Data provided =
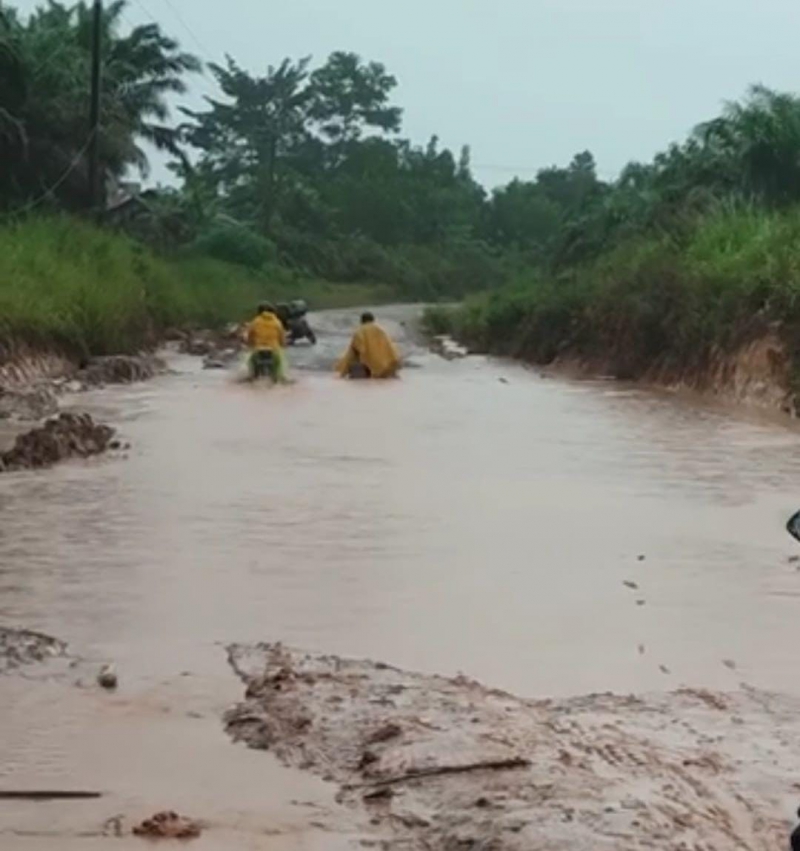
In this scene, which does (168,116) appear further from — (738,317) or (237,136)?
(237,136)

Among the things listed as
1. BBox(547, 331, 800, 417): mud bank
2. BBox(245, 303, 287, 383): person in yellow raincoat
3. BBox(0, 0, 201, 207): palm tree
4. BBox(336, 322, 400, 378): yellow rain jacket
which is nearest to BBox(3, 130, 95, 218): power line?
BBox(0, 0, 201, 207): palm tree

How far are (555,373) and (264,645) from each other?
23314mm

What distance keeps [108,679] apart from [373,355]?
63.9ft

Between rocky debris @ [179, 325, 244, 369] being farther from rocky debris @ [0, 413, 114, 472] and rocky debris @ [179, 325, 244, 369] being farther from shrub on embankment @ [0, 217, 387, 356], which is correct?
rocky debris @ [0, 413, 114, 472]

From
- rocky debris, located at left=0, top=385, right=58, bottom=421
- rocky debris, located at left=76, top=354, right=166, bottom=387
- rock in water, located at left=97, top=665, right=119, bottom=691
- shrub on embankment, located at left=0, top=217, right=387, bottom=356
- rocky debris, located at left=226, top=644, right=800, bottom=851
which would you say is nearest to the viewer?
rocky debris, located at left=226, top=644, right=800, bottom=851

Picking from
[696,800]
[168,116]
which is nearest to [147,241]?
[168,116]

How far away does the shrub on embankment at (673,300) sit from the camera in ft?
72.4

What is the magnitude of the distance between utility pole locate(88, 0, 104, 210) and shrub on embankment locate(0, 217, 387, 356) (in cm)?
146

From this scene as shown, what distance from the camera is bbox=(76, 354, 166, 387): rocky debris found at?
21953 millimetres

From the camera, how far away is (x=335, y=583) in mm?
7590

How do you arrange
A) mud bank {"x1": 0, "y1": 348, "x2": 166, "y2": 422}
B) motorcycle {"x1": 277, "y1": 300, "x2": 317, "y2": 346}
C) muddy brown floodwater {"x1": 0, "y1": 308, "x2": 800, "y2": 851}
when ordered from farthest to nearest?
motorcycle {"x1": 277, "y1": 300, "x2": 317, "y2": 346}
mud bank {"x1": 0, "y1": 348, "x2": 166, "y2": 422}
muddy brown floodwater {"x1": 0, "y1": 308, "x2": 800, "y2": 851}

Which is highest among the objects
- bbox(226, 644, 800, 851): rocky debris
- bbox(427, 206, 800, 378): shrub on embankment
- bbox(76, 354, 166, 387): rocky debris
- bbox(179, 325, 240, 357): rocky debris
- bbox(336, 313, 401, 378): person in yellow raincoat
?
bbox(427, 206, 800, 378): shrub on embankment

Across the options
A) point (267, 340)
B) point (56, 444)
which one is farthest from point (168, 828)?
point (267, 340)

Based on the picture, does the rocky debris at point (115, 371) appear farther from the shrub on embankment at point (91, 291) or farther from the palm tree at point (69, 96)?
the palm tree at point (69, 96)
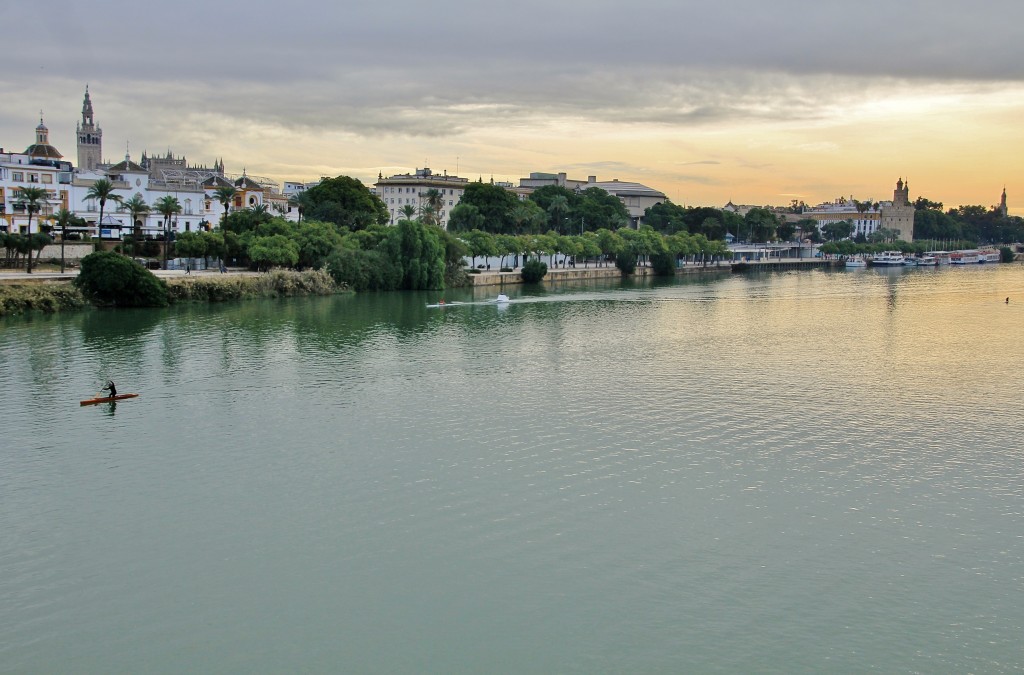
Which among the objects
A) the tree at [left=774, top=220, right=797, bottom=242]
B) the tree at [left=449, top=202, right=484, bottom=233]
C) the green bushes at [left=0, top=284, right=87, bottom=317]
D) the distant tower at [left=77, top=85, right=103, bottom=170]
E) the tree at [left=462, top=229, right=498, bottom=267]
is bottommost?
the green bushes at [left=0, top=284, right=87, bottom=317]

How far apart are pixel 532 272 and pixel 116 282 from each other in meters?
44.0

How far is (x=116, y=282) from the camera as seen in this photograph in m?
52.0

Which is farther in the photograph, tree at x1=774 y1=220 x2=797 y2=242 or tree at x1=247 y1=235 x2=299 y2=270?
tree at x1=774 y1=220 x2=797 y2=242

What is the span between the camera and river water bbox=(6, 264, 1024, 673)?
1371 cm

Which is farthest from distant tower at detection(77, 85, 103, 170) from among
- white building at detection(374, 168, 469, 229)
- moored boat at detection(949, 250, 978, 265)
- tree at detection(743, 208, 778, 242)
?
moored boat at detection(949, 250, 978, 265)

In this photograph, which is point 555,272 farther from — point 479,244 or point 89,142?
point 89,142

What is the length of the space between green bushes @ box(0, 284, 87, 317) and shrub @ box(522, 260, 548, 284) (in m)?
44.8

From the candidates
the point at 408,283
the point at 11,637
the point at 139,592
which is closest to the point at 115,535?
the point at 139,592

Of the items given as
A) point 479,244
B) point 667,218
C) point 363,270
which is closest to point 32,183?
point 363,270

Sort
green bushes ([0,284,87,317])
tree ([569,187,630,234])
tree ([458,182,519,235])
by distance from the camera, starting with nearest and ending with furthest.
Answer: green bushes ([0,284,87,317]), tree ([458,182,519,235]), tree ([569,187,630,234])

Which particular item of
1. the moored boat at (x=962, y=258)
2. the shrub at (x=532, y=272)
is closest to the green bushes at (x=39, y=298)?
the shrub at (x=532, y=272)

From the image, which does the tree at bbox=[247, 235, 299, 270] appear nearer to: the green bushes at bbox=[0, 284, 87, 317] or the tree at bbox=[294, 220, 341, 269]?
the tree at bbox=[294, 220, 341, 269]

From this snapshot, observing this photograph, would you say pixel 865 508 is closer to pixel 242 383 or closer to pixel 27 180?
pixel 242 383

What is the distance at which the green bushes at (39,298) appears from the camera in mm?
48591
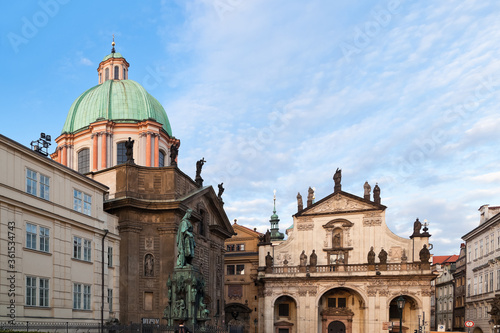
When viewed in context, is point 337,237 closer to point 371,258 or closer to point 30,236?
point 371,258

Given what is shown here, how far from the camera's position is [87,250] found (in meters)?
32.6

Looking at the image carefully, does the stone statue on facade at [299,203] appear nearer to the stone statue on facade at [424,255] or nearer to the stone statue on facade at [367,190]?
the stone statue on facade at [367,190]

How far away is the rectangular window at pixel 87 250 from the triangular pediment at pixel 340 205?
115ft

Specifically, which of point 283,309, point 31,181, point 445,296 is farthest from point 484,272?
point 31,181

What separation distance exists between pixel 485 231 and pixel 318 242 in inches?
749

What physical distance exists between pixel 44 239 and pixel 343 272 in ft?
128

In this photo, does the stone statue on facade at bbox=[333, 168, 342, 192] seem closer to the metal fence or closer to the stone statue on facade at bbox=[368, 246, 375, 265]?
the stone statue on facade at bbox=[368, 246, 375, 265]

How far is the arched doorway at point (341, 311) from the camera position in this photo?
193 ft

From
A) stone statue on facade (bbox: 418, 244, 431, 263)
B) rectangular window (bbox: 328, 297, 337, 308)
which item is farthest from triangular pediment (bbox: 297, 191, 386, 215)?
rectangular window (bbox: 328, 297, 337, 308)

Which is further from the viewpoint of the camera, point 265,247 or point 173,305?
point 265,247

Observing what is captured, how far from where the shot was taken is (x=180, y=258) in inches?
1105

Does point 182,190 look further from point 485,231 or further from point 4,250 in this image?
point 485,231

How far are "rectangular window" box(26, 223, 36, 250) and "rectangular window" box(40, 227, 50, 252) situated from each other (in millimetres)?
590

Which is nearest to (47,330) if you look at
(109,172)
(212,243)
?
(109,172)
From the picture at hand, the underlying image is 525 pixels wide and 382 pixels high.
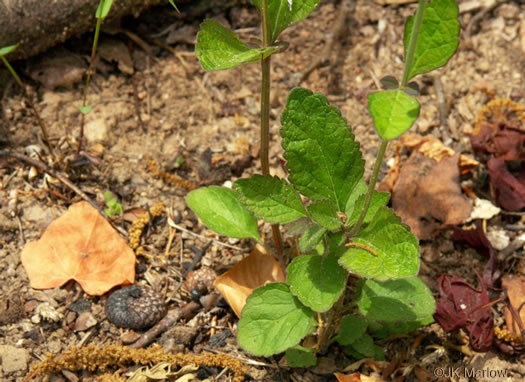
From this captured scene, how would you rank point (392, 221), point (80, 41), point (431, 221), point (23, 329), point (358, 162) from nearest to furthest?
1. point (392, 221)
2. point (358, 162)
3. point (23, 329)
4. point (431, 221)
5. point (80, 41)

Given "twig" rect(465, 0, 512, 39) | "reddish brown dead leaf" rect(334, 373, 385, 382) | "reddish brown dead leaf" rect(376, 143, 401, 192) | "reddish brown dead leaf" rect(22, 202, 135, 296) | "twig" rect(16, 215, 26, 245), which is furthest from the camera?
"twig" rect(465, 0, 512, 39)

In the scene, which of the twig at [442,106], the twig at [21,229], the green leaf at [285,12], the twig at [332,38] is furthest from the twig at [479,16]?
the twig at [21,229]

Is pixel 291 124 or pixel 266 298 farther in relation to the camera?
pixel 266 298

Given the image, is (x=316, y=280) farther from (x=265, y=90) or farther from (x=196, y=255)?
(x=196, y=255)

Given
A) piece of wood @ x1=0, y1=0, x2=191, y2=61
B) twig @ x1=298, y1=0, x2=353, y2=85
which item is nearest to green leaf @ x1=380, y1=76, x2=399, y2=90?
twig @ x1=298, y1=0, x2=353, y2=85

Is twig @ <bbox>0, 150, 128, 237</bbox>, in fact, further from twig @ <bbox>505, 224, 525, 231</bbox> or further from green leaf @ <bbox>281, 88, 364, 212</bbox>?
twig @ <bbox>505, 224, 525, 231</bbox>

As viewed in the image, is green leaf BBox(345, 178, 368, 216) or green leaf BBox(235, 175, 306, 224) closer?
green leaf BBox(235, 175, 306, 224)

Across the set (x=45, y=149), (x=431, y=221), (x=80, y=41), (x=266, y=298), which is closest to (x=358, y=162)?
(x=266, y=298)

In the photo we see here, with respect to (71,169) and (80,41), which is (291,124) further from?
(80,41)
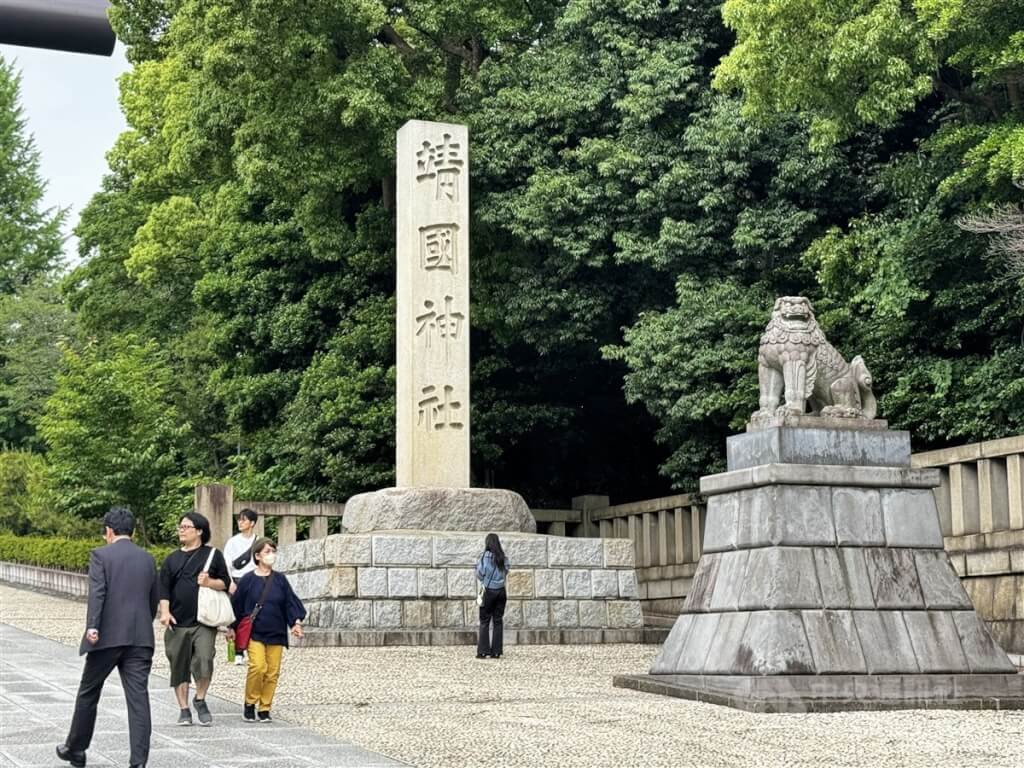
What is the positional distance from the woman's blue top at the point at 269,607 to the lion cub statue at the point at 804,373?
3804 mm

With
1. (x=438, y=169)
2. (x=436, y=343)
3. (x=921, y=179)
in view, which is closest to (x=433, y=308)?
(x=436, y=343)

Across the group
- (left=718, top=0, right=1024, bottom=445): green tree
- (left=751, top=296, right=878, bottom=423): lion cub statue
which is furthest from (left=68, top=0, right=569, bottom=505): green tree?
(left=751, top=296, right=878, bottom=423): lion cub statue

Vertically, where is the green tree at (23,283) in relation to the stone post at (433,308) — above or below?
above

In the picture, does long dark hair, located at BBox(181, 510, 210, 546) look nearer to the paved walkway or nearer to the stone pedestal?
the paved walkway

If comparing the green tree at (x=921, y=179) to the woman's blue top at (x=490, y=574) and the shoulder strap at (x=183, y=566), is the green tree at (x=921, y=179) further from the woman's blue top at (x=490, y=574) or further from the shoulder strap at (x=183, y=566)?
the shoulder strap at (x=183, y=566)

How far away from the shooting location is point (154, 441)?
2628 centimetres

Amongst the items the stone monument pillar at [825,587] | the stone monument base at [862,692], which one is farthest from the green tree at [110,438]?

Stated problem = Copy the rows word for word, starting at the line that contains "If comparing the" and ending at the final line of the rows.

Answer to the problem =
If comparing the green tree at (x=921, y=179) to the woman's blue top at (x=490, y=574) and the shoulder strap at (x=183, y=566), is the green tree at (x=921, y=179) further from the woman's blue top at (x=490, y=574) or further from the shoulder strap at (x=183, y=566)?
the shoulder strap at (x=183, y=566)

How far away from the shooting location is point (154, 441)?
2628 centimetres

Amongst the items the stone monument pillar at [825,587] | the stone monument base at [862,692], which one is farthest from the green tree at [110,438]?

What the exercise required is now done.